Below are some of the major points taken from the Pod Cast, Click on the link at the bottom to hear the entire Pod Cast.
- Some of the same mistakes made in nutrition are often made in exercise conditioning and rehabilitation.
- Many times, the best thing an individual can do in nutrition is to stop eating or consuming something in particular. With that said, many times, the best thing an individual can do in exercise is to stop doing something in particular.
- A higher success rate can be achieved at times from simply discussing what a patient or client should cease doing and then advising them other things later.
- It doesn’t matter what the excise is or how important it seems, if it is going against a movement pattern that you don’t possess, then no benefit can come of it because you are already forced into a compensation mode.
- Remove negatives to add positives.
- It is argued that what you ask a patient or client to stop doing is equally, if not more, important than what you ask them to start doing.
- Situational Correctness-- not all exercise is good all the time (according to Brett Jones).
- Just because a patient or client is asked to stop an exercise, it does not mean it is permanent.
- The Functional Movement Screen will first tell you to stop doing certain things.
- Movement patterns that are considered deficient should not be exercised (do not rehearse or load a bad pattern).
- Emphasize quality, increase joint mobility, and reinforce joint stability in corrective exercise.

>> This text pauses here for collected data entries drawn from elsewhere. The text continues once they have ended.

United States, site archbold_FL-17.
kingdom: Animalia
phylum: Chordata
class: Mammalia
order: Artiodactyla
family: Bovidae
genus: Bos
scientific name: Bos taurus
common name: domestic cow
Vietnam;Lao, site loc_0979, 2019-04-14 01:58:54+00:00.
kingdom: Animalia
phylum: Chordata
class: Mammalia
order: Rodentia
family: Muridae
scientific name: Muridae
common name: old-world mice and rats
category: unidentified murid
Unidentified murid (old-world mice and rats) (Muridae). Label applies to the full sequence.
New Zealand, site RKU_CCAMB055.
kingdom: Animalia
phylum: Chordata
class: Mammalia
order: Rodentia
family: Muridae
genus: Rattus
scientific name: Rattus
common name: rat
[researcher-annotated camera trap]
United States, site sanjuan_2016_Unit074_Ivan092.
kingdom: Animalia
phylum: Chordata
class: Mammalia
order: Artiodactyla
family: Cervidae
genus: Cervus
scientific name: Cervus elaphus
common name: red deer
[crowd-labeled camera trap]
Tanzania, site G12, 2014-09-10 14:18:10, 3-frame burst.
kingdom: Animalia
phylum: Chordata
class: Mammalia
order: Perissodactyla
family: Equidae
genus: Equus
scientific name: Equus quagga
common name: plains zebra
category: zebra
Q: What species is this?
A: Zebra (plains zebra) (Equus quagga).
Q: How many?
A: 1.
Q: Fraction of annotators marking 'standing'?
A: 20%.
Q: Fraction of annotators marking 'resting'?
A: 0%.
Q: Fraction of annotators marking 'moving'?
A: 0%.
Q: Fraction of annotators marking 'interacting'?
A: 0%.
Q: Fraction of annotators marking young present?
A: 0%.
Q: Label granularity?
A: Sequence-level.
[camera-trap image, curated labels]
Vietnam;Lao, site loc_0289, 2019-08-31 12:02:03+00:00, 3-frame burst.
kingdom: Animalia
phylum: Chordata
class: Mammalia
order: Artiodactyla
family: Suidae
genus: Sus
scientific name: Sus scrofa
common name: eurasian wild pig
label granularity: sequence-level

- Muscle stabilizers should compliment the prime movers.
- The Functional Movement Screening philosophy-- complete movement screen correctly and reliably, listen to what the movement screen indicates, do not reinforce movement patterns that are asymmetrical or severely limited, use corrective strategies and body work, foam rolls, and sticks to break through mobility problems, conservatively re-establish static stability (first) and dynamic stability (after), and then revisit the pattern to see if a change is made.